The cytotoxicity of adenoviruses was determined by MTT (Sigma, St. Louis, MO, USA) assay which measures the conversion of the tetrazolium salt MTT (3-(4,5-dimethylthiazolyl-2)-2,5-diphenyltetrazolium bromide) to formazan. YCC-2 cells were seeded at 5 × 10⁴ cells per well on 24-well plates. After 24 hours of plating, the cells were infected with a range of titers (1 MOI to 40 MOI, in triplicate) of Ad-ΔE1B19/55-TK or Ad-ΔE1A-TK for 24 to 72 hours. At the indicated times postinfection, 200 µL of MTT in PBS (1 mg/mL) was added to each well and incubated for 4 hours at 37℃. Then, the supernatant was discarded, and the precipitate was dissolved in 200 µL of dimethyl sulfoxide (DMSO) to dissolve MTT formazan crystals. Finally, plates were read on a microplate reader at 540 nm.

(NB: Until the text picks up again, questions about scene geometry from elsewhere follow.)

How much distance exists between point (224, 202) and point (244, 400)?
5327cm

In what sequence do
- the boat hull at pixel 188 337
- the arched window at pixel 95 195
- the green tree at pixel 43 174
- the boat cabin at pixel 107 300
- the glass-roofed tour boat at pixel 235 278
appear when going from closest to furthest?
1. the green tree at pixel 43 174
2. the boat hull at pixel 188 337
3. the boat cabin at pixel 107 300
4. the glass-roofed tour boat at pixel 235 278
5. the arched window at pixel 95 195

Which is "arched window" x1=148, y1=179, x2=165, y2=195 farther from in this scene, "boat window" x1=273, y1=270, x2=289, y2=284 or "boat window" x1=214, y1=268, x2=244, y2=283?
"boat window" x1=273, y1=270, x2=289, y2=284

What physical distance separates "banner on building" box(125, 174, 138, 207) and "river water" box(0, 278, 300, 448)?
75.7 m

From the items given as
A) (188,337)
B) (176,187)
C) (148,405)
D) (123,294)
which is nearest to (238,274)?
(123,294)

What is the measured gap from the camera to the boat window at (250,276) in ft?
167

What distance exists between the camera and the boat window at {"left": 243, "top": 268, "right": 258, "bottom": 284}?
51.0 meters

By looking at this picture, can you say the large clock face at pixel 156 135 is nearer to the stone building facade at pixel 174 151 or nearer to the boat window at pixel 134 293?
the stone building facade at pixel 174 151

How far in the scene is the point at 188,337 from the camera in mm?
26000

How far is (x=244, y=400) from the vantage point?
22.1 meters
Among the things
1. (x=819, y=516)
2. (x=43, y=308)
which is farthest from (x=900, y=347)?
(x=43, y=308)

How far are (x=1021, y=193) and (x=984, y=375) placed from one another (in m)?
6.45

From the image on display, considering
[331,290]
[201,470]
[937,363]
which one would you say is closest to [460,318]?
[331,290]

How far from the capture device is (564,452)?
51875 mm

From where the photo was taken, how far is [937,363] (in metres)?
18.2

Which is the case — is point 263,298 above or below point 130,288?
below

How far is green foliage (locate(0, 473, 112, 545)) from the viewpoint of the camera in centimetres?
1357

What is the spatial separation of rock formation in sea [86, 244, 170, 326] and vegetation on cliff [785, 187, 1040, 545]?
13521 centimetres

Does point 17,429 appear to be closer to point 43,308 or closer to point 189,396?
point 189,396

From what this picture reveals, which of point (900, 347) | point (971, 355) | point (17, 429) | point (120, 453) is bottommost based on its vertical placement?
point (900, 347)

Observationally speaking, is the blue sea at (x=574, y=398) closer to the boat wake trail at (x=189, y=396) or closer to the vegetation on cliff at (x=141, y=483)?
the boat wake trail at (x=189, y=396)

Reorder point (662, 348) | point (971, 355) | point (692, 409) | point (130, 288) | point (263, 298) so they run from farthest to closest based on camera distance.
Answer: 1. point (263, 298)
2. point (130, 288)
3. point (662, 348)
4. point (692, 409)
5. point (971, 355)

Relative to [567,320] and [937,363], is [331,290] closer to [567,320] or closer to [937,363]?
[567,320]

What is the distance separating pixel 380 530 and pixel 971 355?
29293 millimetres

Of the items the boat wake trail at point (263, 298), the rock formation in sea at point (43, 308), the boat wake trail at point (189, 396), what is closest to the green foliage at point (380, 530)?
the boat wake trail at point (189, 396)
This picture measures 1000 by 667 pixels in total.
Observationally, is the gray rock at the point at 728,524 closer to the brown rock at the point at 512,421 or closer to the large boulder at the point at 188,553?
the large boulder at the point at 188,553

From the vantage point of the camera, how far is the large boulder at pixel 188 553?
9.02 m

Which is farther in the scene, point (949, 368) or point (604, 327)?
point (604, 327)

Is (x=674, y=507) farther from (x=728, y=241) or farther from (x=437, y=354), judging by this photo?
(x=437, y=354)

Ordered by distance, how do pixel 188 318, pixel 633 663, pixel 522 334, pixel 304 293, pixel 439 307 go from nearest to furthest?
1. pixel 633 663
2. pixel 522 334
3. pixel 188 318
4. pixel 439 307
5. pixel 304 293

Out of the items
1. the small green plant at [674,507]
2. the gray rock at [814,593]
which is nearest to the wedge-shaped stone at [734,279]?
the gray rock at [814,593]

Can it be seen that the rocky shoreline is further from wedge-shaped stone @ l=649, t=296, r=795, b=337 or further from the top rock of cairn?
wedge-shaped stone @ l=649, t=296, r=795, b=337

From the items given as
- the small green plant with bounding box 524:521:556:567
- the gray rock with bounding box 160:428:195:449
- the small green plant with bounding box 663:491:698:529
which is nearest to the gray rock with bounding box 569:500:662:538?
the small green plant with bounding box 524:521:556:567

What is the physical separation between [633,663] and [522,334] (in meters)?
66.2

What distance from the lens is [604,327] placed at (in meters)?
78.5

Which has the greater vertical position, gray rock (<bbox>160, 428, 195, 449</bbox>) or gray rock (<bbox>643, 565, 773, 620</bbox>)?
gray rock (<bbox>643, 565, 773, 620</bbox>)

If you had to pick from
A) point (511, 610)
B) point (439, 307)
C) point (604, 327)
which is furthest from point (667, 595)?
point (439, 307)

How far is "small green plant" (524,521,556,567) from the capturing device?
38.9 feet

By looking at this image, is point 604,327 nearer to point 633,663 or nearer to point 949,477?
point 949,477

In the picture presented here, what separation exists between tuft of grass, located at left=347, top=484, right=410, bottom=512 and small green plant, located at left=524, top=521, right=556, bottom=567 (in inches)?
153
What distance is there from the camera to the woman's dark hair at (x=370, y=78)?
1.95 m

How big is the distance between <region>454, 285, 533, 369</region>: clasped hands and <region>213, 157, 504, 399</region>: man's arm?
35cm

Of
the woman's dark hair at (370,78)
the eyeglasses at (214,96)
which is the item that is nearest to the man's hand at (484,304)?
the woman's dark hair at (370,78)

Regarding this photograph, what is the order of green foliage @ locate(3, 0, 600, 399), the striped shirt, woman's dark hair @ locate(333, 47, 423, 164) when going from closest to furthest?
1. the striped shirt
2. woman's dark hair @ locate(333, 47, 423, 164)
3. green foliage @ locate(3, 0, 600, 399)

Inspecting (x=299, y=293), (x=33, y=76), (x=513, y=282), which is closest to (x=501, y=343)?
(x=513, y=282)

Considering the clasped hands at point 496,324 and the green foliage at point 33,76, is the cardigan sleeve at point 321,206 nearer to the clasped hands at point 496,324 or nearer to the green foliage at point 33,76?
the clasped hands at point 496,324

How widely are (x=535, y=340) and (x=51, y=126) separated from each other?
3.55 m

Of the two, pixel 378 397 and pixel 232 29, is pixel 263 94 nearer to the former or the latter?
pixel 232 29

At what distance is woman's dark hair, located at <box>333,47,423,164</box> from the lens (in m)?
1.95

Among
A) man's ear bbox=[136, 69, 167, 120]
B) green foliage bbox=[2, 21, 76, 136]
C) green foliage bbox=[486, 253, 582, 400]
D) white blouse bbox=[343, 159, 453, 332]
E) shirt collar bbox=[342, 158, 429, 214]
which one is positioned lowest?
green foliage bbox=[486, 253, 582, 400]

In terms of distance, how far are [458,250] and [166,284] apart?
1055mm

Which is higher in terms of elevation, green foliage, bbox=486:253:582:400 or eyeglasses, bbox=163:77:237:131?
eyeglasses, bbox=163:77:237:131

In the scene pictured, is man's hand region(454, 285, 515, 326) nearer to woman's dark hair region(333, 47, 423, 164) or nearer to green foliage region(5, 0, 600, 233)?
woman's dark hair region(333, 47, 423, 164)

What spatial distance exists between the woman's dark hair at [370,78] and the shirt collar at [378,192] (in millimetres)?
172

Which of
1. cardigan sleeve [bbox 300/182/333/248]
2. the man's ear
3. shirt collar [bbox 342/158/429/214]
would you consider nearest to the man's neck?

Gamma ray imaging using I-131 FIAU after Ad-ΔE1B19 / 55-TK or Ad-ΔE1A-TK infection

For gamma ray imaging of HSVtk gene expression, YCC-2 cells were seeded on 24-well plates (1 × 10⁵ cells/well) and cultured overnight. Then, the cells were infected with Ad-ΔE1B19/55-TK or Ad-ΔE1A-TK at MOIs of 1, 10, and 40 for 48 hours. After washing with PBS, the cells were then incubated with I-131 FIAU (4 µCi/well) for 4 hours. In additional triplicate wells, I-131 FIAU was added without infection of virus. Following incubation, the plates were washed 3 times with PBS and imaged with gamma camera equipped with a high-energy, parallel-hole collimator using a 512 × 512 matrix size for 30 minutes. After imaging, the cells were lysed and harvested to measure the amount of radioactivity by gamma counter. The counts in each well were normalized to protein content in the well.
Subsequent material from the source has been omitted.